Тут, однако, их неторопливую беседу внезапно прервал звонок телефона. Аппарат был ближе всех к Ригеру, он снял трубку, с минуту слушал, потом, обронив: «Да, передам», опустил её на рычаг. На лице его появилось виноватое и какое-то больное выражение.
– Простите, Алекс, вам просили передать, что умерла ваша бабушка.

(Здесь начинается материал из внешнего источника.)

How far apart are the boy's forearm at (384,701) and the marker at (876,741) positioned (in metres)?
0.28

Верейский побледнел. Елизавета Аркадьевна. У него, лишившегося в детстве родителей, никого больше не было. Ей было уже девяносто шесть, и Алексей понимал, что это должно вот-вот случиться: в последние дни она совсем ослабела. Он торопливо вскочил, на минуту замер, не понимая, куда идти и что делать. Чуть придя в себя, сообразил, что нужно ехать на Ворошиловский, к ней на квартиру. Голембиовский и Ригер пытались что-то сказать, но он, оглушенный, покачал головой, схватил пальто, быстро сбежал по лестнице и поймал такси у входа главный корпус университета.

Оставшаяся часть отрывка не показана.